▶

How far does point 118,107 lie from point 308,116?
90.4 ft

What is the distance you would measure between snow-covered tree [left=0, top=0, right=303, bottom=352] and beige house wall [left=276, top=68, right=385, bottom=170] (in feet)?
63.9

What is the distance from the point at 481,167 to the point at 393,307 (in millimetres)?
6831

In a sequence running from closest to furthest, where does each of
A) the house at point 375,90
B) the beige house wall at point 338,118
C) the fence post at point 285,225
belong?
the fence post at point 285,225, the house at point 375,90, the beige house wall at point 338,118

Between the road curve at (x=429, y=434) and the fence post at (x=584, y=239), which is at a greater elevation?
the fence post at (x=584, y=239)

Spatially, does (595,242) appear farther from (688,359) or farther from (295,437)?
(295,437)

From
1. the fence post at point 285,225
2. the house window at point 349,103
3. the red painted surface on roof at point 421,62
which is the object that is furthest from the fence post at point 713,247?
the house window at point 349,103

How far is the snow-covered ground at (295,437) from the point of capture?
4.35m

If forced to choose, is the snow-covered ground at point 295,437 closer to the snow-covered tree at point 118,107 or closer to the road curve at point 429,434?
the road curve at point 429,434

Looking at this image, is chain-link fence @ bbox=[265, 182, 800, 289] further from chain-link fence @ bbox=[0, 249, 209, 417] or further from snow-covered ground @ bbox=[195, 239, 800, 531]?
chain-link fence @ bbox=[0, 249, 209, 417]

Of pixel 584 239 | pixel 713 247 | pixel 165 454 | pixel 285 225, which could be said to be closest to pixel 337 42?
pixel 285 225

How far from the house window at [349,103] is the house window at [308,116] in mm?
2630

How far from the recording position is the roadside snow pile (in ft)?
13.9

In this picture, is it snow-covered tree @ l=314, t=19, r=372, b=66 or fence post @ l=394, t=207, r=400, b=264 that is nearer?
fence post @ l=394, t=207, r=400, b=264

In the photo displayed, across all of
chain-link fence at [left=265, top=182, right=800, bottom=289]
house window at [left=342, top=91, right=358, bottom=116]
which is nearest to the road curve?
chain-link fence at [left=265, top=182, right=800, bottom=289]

◀

• Task requirements
Repeat only the stretch of lines that opens with the line containing "How far is the" and closes with the final line of the entries, both included, exactly as written.

• Result of the task
How far is the snow-covered ground at (295,437) from the point of capture?
4.35m

If forced to choose, is the snow-covered ground at point 295,437 closer to the snow-covered tree at point 118,107 or closer to the road curve at point 429,434?
the road curve at point 429,434

Looking at this image, is chain-link fence @ bbox=[265, 182, 800, 289] further from chain-link fence @ bbox=[0, 249, 209, 417] or further from snow-covered ground @ bbox=[195, 239, 800, 531]?
chain-link fence @ bbox=[0, 249, 209, 417]

Of pixel 584 239 | pixel 713 247 | pixel 165 454 | pixel 285 225, which could be said to be closest to pixel 337 42?
pixel 285 225

How far from the house window at [349,103] is the house window at [308,116] in mm?
2630

How far from the recording position is the roadside snow pile (in ft)?
13.9

In this picture, is it snow-covered tree @ l=314, t=19, r=372, b=66 or fence post @ l=394, t=207, r=400, b=264 that is nearer?
fence post @ l=394, t=207, r=400, b=264

In the photo displayed, across all of
chain-link fence at [left=265, top=182, right=800, bottom=289]
house window at [left=342, top=91, right=358, bottom=116]
which is nearest to the road curve?
chain-link fence at [left=265, top=182, right=800, bottom=289]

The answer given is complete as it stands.